Andaikan bukan bertindak selaku penilai yang wajib memelototi tulisan dari huruf pertama hingga terakhir, saya tidak akan menyiksa diri membaca tulisan yang tanda bacanya berantakan, pilihan katanya awut-awutan, dan kalimatnya disusun secara asal-asalan.
Itu sebabnya tulisan ini diawali dengan empat paragraf pembuka yang mengoar-ngoarkan "jernih memilih kata". Salah tik, salah kata. Salah kata, salah makna. Begitu alurnya. Itu baru dua perkara yang, ajaibnya, kerap diremehkan dan direcehkan oleh banyak calon penulis (malah oleh penulis). Belum lagi jika kita ungkat-angkit perihal kejernihan meramu kalimat.

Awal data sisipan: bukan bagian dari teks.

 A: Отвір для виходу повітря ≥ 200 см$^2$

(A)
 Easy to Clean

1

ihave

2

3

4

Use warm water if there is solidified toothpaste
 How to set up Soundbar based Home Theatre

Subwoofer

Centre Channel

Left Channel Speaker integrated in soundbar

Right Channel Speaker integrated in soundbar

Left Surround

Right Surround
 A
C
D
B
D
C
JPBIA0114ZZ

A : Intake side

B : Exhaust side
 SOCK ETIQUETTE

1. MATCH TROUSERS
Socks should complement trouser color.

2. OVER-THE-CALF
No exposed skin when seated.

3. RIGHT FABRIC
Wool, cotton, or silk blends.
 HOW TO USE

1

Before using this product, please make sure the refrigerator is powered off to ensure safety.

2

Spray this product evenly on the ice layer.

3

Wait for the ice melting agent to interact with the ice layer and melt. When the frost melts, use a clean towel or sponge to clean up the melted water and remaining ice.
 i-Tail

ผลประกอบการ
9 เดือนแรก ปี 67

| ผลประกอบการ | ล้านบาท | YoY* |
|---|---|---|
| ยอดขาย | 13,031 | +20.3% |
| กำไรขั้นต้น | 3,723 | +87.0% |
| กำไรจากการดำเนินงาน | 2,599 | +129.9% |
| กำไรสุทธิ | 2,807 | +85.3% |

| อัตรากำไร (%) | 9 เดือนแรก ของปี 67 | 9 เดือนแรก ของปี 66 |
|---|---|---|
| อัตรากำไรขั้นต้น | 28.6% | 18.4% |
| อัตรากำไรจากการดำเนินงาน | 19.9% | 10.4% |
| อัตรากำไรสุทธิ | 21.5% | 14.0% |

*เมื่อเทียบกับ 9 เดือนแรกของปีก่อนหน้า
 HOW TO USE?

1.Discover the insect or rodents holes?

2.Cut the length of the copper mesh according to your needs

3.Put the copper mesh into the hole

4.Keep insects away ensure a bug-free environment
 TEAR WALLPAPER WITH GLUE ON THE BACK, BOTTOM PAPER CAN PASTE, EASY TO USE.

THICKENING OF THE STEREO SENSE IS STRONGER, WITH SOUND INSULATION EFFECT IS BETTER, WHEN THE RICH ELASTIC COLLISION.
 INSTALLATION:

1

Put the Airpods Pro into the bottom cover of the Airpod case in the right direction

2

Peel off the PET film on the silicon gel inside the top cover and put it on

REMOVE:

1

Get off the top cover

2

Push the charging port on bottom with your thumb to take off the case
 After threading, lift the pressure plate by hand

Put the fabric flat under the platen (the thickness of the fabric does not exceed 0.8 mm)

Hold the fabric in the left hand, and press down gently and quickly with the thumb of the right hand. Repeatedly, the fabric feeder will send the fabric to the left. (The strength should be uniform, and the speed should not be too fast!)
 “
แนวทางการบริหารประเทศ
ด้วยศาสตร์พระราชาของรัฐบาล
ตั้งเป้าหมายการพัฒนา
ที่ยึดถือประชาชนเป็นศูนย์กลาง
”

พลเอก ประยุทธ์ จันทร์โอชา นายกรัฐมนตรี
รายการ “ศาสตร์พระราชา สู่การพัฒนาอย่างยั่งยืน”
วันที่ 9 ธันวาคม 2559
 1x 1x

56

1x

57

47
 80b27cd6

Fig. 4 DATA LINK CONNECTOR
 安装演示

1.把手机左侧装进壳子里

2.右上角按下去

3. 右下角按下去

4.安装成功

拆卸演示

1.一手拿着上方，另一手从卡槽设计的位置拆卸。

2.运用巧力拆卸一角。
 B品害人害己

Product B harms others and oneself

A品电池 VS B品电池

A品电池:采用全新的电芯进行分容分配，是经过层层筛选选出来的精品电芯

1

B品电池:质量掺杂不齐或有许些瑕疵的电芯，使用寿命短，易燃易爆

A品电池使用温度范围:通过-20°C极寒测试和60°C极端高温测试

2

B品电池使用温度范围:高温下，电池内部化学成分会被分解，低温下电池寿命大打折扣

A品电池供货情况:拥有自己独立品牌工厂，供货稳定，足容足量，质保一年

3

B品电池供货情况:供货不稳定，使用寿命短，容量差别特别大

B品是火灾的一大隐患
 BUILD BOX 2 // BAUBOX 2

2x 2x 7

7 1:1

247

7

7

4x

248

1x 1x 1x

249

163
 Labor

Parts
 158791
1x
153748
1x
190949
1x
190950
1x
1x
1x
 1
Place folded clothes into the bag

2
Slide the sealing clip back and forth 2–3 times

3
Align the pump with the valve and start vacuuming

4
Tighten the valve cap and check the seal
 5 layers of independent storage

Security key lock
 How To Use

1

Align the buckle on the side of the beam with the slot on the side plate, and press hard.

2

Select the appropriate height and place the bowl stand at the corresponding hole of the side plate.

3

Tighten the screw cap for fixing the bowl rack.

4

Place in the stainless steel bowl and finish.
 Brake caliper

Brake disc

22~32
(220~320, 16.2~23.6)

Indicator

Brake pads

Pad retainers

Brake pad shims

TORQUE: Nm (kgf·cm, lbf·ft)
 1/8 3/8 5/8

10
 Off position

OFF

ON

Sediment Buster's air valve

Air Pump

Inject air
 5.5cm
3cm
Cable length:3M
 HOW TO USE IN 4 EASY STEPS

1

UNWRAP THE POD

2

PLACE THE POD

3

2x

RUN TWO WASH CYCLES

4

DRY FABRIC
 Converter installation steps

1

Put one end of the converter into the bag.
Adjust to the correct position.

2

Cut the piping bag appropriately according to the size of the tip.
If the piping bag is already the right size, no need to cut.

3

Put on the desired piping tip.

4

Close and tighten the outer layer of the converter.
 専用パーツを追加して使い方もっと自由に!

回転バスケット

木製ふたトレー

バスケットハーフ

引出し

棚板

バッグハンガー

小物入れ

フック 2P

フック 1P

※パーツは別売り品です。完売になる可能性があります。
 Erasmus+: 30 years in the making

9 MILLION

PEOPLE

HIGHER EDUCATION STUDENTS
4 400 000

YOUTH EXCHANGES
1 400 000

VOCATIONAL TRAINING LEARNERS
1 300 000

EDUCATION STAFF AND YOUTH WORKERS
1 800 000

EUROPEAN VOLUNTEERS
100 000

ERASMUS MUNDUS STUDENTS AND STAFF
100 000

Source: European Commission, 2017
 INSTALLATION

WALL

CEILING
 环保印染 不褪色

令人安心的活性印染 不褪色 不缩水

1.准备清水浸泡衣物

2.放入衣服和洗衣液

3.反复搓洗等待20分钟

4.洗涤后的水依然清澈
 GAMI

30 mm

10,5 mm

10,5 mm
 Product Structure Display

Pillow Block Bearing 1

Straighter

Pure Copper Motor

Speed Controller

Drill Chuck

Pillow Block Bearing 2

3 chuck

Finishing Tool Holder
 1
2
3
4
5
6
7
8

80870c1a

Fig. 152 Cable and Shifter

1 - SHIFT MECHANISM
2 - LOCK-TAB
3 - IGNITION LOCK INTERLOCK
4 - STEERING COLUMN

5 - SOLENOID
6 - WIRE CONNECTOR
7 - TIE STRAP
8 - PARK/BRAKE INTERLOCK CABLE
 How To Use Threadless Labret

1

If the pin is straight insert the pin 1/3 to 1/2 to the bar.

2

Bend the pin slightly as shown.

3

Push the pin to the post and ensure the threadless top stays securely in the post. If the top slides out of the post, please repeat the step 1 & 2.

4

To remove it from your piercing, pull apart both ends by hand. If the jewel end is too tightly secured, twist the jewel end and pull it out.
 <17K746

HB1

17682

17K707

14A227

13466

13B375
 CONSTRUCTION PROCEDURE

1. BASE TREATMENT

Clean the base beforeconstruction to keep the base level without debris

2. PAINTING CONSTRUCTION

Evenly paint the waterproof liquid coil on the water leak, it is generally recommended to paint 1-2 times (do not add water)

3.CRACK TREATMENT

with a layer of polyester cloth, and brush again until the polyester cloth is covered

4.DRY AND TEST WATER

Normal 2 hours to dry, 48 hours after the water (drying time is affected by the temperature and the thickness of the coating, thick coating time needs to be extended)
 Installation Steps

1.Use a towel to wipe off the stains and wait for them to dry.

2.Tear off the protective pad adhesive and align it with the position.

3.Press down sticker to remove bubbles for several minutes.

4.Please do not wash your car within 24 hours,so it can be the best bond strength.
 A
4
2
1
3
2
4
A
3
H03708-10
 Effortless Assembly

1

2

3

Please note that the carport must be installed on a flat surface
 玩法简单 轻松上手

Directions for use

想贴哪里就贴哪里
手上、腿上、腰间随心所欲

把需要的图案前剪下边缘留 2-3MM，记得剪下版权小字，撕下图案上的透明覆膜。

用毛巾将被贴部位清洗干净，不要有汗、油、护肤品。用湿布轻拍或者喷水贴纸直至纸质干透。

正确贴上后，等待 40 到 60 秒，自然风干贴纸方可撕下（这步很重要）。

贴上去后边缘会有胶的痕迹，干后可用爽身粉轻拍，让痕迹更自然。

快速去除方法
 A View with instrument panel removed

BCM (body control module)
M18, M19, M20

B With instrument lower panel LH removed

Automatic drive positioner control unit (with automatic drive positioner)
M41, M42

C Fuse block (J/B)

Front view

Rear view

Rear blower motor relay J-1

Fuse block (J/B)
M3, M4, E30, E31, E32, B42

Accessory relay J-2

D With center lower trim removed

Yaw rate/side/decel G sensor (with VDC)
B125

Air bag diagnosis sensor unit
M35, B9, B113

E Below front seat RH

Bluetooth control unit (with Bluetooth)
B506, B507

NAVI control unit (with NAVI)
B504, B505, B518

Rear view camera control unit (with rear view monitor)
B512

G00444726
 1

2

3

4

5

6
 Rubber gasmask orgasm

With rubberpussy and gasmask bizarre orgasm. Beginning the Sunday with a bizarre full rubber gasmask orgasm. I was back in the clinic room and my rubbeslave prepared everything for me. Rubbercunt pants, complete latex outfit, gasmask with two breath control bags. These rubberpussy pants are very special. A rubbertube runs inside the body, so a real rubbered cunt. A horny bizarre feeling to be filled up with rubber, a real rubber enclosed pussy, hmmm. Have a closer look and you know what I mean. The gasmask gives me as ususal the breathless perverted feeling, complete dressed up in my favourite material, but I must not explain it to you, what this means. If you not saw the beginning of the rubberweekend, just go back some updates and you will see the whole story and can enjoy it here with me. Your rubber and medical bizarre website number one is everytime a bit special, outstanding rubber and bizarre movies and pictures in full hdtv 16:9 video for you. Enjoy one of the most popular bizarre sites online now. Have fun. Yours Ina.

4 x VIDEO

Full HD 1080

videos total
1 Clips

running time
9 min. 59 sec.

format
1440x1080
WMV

Pertanyaan berikutnya. Adakah rumus untuk mengemas tulisan dengan apik? Tunggu. Sebaiknya kita ganti kata "rumus". Kata itu terkesan rumit, pelik, sukar, dan ruwet. Menulis memang butuh hitung-hitungan, terutama perhitungan siapa yang bakal baca, bagaimana dampaknya, serta hitung-hitungan royalti, tetapi tidak usah dibikin seruwet itu.